Selected extract:
+ + + + +

Armand Point trained initially under the watercolourist and landscape painter Auguste-Clément Herst. A visit to North Africa inspired him to paint a series of Orientalist works, several of which were acquired by the state. In 1894, he travelled to Italy and was filled with enthusiasm for the Renaissance painters.

From 1895 onwards, he experimented with enamelling and set up an artists’ colony in the forest of Fontainebleau, which the poet Elémir Bourges named Hauteclaire after the sword of Roland’s companion Olivier in the medieval epic. The peacock casket was inspired by one of the masterpieces of the goldsmith’s art from the Limousin region preserved at the Musée de Cluny in Paris. Armand Point used different enamelling techniques to create a very refined object. The decorative unity of the casket is maintained by the peacock motif chased on the base of the casket in the form of a foot and spreading its tail on the top of the roof. On the four sides, enamelled peacocks display their trailing tail feathers amidst tangled vine boughs.

+ + + + +

Given records:
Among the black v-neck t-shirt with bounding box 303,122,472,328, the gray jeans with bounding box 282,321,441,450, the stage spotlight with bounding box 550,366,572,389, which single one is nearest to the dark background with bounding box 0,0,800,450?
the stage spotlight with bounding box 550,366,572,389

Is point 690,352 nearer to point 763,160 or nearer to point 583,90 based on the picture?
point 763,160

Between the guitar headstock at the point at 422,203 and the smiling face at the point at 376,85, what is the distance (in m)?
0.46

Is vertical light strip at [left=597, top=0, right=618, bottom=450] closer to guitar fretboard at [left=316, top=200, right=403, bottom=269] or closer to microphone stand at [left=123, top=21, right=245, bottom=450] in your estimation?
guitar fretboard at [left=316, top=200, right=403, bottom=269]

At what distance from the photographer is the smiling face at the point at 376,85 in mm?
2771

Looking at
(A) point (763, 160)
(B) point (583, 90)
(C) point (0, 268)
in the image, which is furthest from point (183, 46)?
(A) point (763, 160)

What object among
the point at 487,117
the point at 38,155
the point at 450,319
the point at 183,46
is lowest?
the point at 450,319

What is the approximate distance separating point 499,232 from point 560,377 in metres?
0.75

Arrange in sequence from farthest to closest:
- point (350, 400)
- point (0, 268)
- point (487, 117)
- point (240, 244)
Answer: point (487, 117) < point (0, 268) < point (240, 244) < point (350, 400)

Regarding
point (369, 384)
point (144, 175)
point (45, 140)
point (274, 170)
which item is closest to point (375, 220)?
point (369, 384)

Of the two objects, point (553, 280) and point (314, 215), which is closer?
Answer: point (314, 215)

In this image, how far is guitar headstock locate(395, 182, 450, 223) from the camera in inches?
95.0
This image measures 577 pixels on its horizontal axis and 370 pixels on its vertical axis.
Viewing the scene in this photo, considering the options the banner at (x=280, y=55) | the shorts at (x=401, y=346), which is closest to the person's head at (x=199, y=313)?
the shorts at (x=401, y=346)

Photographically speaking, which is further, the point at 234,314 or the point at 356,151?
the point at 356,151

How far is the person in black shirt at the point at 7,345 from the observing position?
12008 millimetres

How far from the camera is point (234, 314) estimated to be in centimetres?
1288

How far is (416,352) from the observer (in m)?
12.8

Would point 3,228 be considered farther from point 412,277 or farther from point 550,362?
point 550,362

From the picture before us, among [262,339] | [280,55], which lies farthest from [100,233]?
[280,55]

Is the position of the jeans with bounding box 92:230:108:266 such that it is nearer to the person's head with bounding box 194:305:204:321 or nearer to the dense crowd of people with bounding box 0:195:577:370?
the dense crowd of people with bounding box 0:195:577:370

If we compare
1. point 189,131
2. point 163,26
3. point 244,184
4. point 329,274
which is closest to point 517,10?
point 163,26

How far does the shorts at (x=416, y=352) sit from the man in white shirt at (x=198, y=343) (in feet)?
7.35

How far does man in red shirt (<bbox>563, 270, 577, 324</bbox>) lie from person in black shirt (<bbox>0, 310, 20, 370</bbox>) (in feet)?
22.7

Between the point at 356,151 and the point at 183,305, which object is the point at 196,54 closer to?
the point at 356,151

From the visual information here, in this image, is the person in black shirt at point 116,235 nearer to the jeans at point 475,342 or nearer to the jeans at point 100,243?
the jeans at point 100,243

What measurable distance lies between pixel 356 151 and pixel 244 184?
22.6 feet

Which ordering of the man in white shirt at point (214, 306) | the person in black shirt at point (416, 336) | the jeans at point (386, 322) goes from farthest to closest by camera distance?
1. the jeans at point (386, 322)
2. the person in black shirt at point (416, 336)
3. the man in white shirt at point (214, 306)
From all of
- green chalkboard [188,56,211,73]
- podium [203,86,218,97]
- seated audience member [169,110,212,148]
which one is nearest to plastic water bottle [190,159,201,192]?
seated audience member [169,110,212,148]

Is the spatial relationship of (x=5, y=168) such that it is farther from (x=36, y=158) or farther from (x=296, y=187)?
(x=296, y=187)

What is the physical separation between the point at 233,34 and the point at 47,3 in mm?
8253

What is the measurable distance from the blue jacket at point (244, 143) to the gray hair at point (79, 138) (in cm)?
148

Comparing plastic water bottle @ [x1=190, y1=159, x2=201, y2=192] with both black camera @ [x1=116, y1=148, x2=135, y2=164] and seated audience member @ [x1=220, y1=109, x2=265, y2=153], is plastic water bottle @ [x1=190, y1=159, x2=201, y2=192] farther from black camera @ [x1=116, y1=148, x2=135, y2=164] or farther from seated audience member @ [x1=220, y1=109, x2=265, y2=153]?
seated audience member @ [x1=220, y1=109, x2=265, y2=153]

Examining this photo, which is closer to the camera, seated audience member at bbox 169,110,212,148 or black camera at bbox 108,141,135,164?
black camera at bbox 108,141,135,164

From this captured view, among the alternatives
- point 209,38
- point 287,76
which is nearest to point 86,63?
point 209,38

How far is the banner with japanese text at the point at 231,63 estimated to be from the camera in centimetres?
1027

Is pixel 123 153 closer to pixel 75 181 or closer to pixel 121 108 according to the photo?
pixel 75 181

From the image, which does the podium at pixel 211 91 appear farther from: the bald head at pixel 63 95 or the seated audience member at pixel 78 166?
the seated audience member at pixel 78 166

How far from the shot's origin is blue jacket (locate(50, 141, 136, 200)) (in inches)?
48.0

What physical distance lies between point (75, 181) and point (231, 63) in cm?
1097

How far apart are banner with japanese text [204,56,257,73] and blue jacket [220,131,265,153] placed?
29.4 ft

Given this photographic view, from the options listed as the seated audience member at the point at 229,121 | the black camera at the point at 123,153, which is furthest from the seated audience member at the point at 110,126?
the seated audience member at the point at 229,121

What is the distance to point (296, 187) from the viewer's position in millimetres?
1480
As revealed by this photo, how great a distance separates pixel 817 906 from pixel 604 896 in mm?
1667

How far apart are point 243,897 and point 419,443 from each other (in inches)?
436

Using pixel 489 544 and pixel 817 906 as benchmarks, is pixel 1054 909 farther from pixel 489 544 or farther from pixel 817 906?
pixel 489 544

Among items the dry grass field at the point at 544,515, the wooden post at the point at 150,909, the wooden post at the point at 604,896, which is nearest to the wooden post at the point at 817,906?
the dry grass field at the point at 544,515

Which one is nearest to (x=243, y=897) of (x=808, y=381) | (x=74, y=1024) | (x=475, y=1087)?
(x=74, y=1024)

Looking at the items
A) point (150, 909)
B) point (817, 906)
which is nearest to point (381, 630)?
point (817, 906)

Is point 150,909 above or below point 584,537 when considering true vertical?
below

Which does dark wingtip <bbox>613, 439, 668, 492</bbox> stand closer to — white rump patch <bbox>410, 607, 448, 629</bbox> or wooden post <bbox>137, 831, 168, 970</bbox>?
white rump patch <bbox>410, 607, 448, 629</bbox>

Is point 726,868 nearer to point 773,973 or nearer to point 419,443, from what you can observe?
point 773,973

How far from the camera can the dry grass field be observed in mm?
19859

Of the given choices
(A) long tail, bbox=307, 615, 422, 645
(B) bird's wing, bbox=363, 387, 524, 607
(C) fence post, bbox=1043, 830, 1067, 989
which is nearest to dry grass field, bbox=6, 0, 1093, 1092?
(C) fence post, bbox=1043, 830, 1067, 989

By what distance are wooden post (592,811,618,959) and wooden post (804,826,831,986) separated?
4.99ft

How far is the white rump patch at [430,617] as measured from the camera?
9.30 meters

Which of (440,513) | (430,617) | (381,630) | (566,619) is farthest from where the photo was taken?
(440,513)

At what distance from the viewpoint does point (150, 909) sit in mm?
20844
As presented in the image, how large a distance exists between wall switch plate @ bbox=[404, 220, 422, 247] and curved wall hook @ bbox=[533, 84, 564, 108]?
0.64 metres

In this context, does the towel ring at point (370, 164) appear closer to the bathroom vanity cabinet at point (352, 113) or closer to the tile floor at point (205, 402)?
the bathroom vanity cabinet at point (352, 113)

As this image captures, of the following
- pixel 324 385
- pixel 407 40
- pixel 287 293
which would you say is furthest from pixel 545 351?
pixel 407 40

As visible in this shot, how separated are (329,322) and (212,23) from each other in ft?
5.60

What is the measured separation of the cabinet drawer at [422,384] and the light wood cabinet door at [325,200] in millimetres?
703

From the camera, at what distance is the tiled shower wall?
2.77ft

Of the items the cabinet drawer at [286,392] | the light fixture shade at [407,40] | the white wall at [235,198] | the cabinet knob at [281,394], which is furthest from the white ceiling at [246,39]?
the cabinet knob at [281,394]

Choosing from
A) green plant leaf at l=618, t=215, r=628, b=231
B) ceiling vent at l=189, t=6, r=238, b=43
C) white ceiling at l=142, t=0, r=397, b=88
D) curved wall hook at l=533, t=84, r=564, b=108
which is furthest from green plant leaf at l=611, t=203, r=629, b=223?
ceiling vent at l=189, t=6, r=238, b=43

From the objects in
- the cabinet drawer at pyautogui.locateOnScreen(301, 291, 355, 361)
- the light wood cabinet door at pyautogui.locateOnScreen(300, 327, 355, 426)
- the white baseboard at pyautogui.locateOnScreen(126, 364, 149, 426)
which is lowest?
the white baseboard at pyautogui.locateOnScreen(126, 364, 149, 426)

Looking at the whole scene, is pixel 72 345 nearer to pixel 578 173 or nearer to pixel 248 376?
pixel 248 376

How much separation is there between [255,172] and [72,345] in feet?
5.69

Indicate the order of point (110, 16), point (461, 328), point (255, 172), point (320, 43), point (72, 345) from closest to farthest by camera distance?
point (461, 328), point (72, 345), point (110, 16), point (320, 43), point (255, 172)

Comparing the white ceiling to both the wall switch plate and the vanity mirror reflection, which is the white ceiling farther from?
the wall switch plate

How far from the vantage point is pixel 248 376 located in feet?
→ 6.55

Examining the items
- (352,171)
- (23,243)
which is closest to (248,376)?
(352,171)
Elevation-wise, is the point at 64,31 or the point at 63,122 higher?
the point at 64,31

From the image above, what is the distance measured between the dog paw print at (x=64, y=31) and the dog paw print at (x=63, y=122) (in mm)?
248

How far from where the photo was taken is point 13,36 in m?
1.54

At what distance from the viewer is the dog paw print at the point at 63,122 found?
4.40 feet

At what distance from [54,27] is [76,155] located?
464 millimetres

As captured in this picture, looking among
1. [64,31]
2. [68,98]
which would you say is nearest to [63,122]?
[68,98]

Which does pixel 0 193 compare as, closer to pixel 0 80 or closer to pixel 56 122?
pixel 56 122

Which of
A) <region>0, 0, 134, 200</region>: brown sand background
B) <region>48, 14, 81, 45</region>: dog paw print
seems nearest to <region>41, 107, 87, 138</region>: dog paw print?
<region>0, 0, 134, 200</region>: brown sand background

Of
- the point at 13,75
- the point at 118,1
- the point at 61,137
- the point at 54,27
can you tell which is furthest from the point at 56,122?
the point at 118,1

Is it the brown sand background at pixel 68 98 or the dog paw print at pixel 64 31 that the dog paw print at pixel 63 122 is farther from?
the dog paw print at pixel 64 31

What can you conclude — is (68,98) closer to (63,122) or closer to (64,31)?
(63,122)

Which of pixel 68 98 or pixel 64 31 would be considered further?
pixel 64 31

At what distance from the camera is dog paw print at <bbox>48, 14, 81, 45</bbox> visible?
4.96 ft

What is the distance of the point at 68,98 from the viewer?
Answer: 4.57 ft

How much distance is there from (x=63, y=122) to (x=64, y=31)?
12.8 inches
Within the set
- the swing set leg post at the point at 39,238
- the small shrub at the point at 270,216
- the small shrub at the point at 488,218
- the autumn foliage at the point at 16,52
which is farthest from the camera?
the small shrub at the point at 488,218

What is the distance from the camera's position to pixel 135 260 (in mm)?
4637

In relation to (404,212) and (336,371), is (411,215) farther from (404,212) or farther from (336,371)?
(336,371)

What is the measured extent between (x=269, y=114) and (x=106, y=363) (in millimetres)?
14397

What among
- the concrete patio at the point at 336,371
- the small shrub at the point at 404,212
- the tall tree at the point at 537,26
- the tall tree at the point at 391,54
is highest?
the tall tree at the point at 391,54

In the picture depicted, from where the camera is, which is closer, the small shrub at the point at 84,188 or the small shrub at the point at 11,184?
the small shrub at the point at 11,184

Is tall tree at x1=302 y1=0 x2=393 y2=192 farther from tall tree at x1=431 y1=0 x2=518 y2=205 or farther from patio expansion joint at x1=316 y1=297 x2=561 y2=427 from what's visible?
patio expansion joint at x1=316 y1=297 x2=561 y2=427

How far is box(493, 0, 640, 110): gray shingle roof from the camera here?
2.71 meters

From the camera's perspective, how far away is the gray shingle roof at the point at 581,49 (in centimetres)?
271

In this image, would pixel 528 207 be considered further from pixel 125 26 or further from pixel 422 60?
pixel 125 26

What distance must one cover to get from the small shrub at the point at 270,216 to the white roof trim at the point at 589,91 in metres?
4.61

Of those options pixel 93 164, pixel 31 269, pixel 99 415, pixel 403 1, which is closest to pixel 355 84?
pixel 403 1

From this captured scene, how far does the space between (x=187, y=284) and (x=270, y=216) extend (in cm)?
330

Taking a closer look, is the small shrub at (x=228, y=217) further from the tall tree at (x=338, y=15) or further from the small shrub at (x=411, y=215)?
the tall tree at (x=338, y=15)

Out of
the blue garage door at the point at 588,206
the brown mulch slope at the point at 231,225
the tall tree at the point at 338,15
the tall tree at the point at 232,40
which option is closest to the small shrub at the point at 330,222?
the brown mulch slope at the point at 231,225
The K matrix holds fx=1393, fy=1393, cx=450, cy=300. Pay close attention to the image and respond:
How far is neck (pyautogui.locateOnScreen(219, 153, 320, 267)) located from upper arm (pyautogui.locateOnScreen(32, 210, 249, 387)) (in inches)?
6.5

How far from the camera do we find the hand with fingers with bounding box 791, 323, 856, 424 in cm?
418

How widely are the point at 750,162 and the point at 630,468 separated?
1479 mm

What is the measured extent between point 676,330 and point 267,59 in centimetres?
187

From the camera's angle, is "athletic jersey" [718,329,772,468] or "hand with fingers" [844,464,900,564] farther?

+ + + + +

Written request A: Transcribe the passage on Armand Point word for word, starting at the words "Armand Point trained" and ending after "the Renaissance painters.".
Written request B: According to the passage on Armand Point, what keeps the decorative unity of the peacock casket?

Exercise output A:
Armand Point trained initially under the watercolourist and landscape painter Auguste-Clément Herst. A visit to North Africa inspired him to paint a series of Orientalist works, several of which were acquired by the state. In 1894, he travelled to Italy and was filled with enthusiasm for the Renaissance painters.

Exercise output B: The peacock motif keeps its decorative unity. The motif is chased on the base in the form of a foot and spreads its tail on the top of the roof.